I've been struggling for almost an hour to solve the error when running DecisionTreeClassifier.
TypeError Traceback (most recent call last) <ipython-input-42-dbd33597c073> in <module>() 7 learner = DecisionTreeClassifier(random_state = 2) ----> 8 learner = learner.fit(features_train[:int(sample_size)], outcome_train[:int(sample_size)]) ********* omitted ********** TypeError: float() argument must be a string or a number
Some people say that is because of NaN value so I checked but there were no NaN value.
print features_train.isnull().values.any() -> False
Is there anything wrong in the code lines where values are converted to datetime?
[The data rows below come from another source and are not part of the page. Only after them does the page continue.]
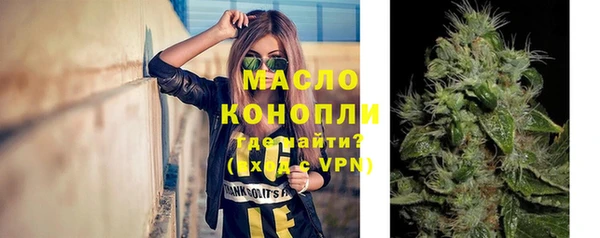 spice Краснотурьинск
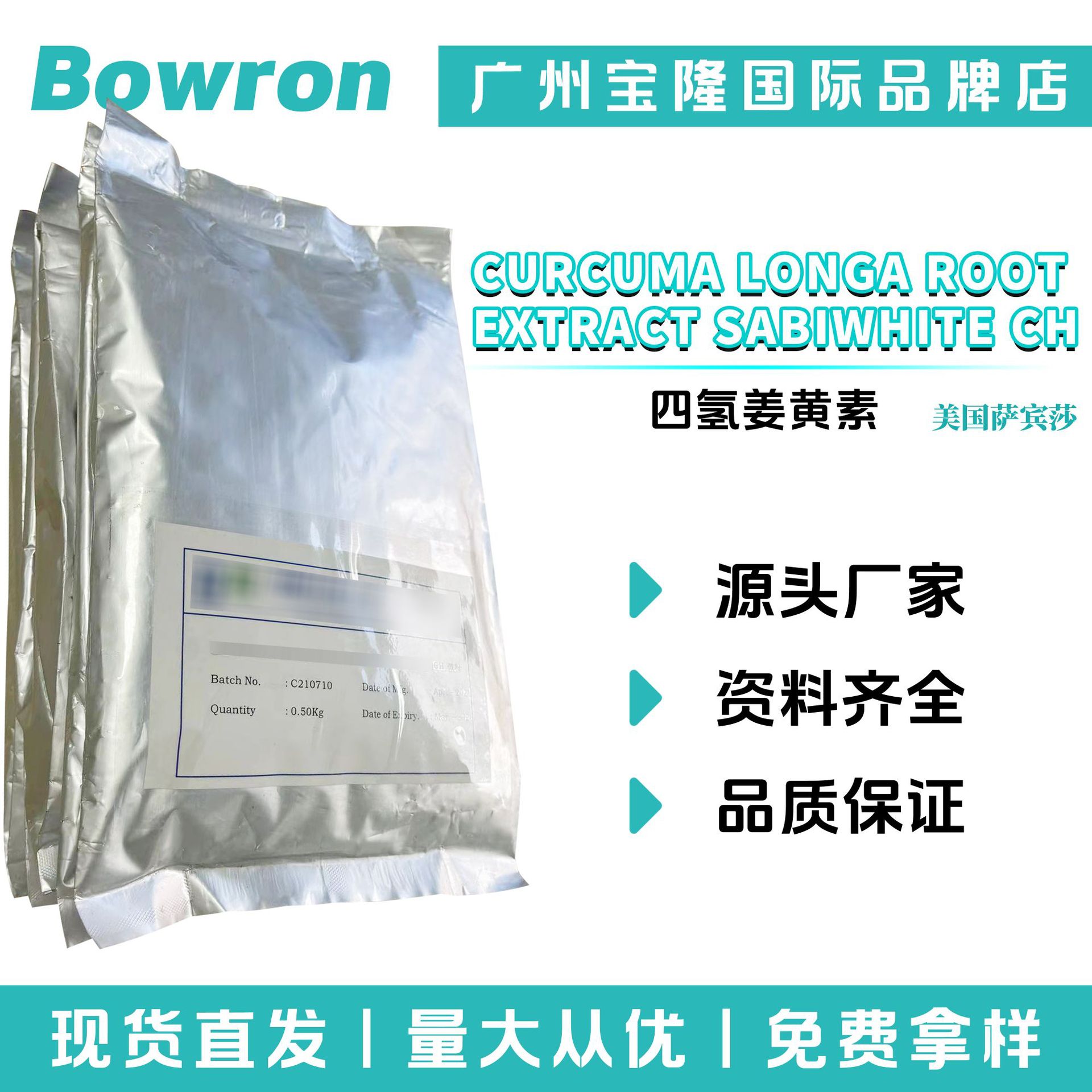 美国萨宾莎 SABIWHITE CH 四氢姜黄素 姜黄提取物 护肤原料1g起订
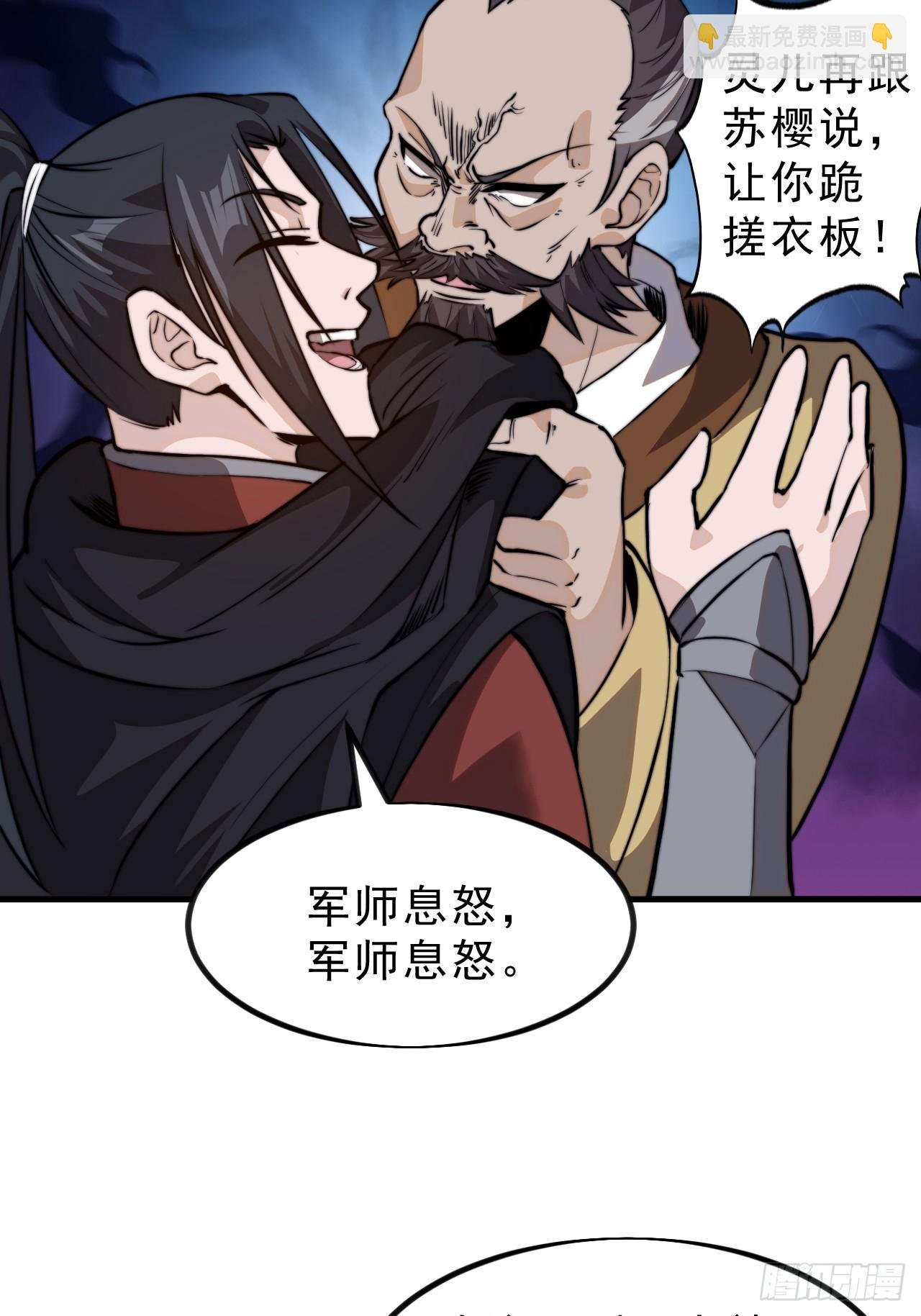 第一千零十一话：鸡腿换情报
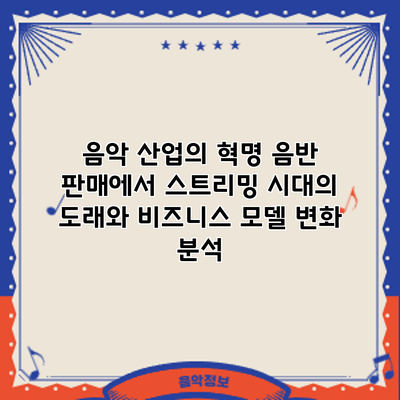 음악 산업의 혁명: 음반 판매에서 스트리밍 시대의 도래와 비즈니스 모델 변화 분석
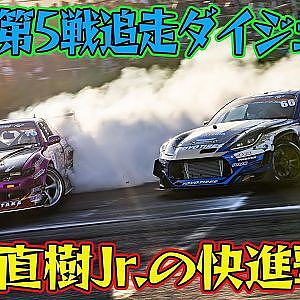 中村直樹 ジュニア ” 中村龍 ” がオヤジ超え D1GP 2025 第5戦 エビス 追走【ダイジェスト土曜版】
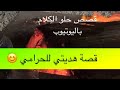 1477 قصة هديتي للحرامي 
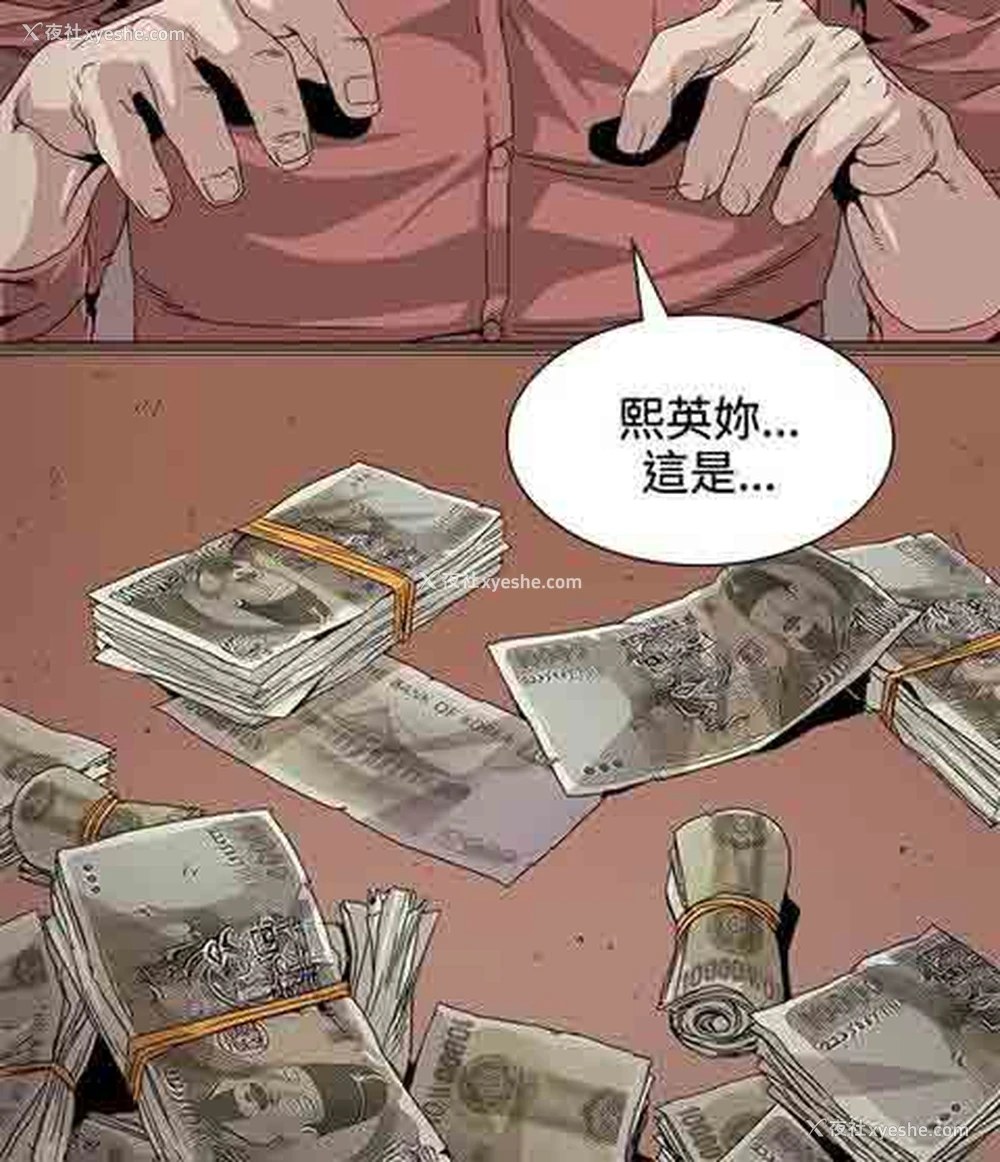 21P - 初恋的秘密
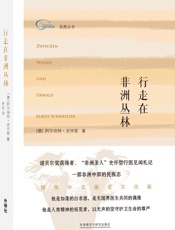 行走在非洲丛林 (自然丛书) - 阿尔伯特·史怀哲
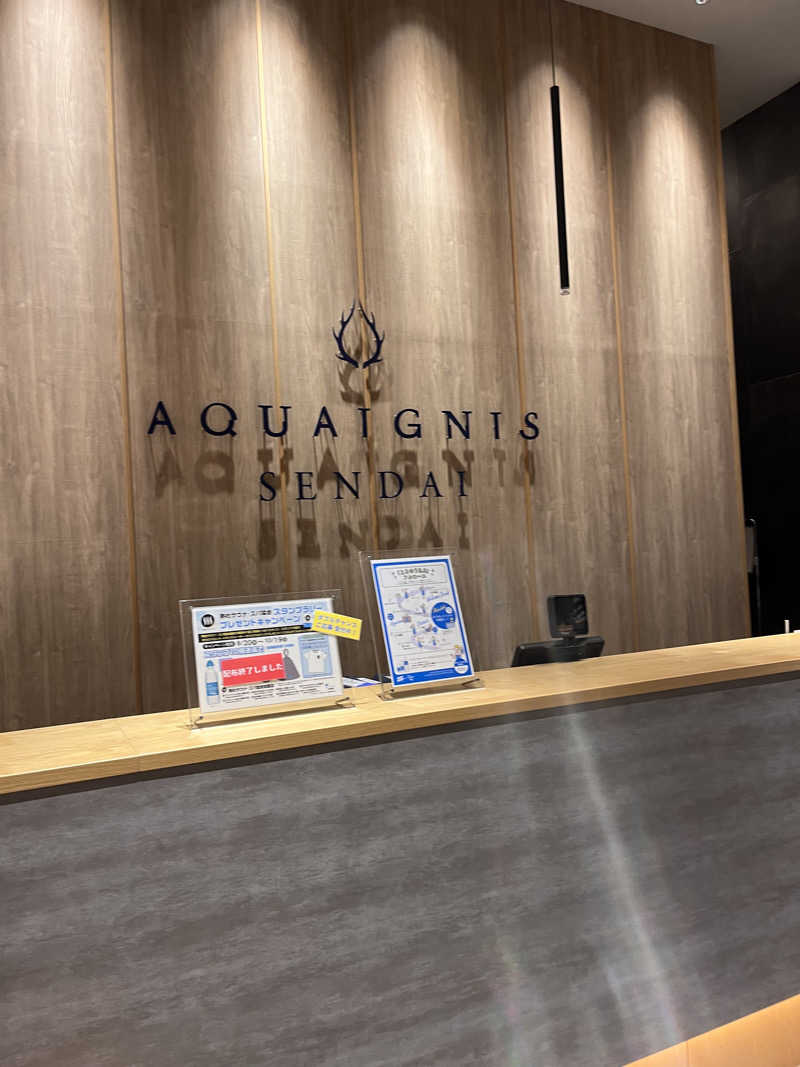 かたつむりさんのアクアイグニス仙台 藤塚の湯のサ活写真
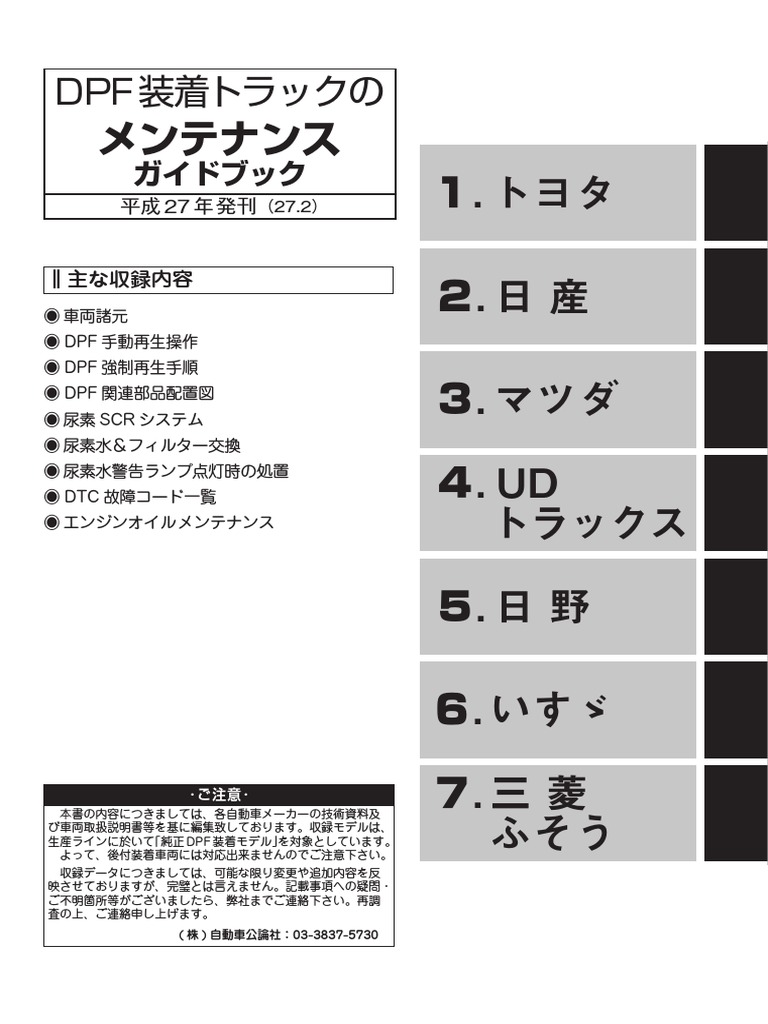 Dpf Contents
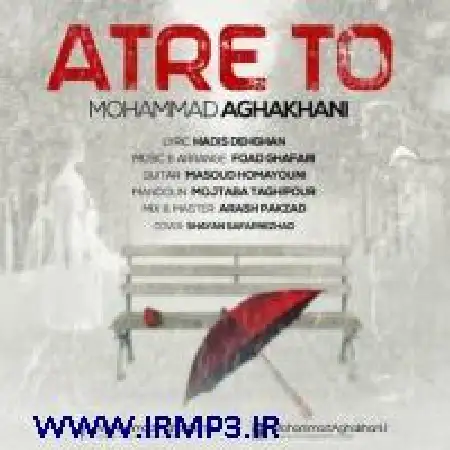 دانلود اهنگ محمد آقاخانی عطر تو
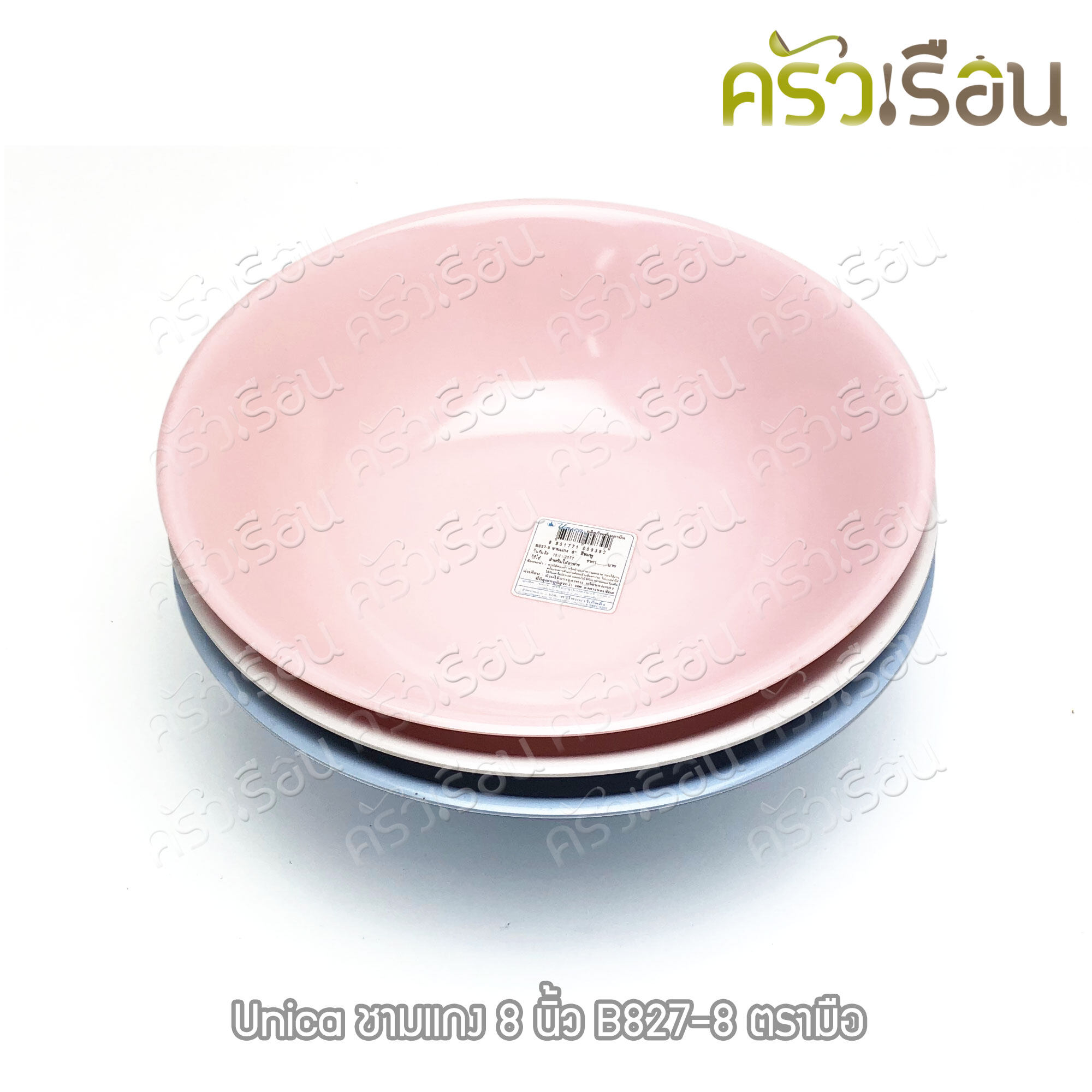 Unica ชามแกง เมลามีน 8 นิ้ว 20 x 6.3 ซม. ตรามือ B827-8 ราคาต่อใบ ชามก๋วยเตี๋ยว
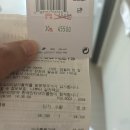 4602 | 나이키 남성용 오버사이즈 티셔츠 - HF4602-657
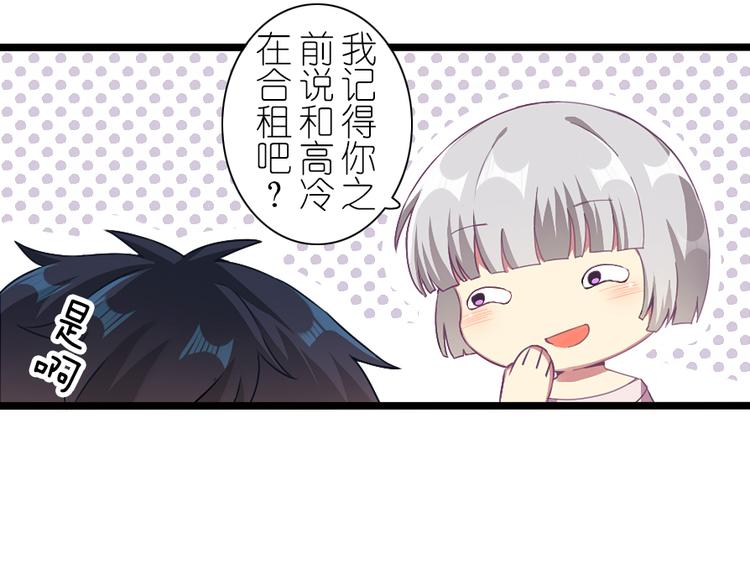 第39话 凡事要有度-第51话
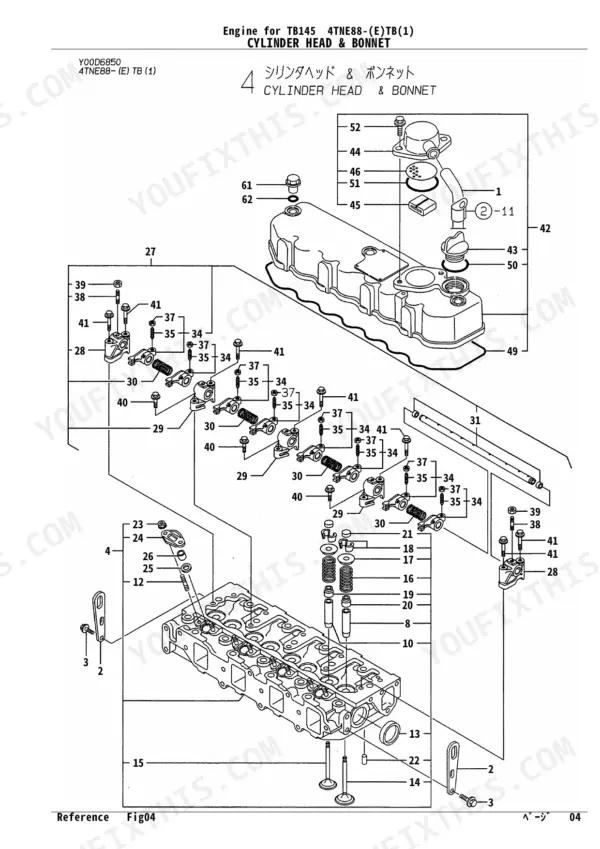 Yanmar TB145, 4TNE88-(E)TB exploded view of cylinder head, bonnet, rocker arms, valves, and springs assembly.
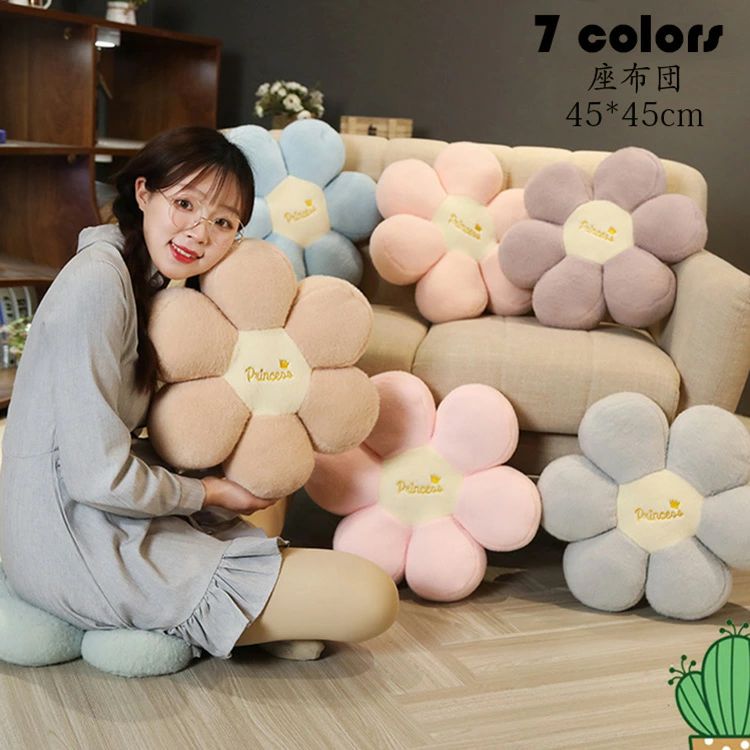 寝室 花びら 畳 チェアマット 丸型 在宅勤務 45*45cm 洗える 円形 おしゃれ 座布団 チェアパッド 抱き..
But it seems right.
features_train['date_x'] = pd.to_datetime(features_train['date_x'], format='%Y-%m-%d')
Then, finally I found the link says you just need to datetime into categorical vaue.
I just intentionally didn't convert datetime into categorical date when encoding the data set because I was not sure if it is mathematically right.
After including date columns in data encording process, DecisionTreeClassifier worked as expected and returned its prediction.
columns = ['activity_category', 'people_id', 'activity_id', 'date_x', ****** omitted ***** ] #Set concoder encoder = LabelEncoder() #Encode data frame encoded_people_act_train_df = people_act_train_df.copy() for col in columns: encoded_people_act_train_df[col]= encoder.fit_transform(people_act_train_df[col])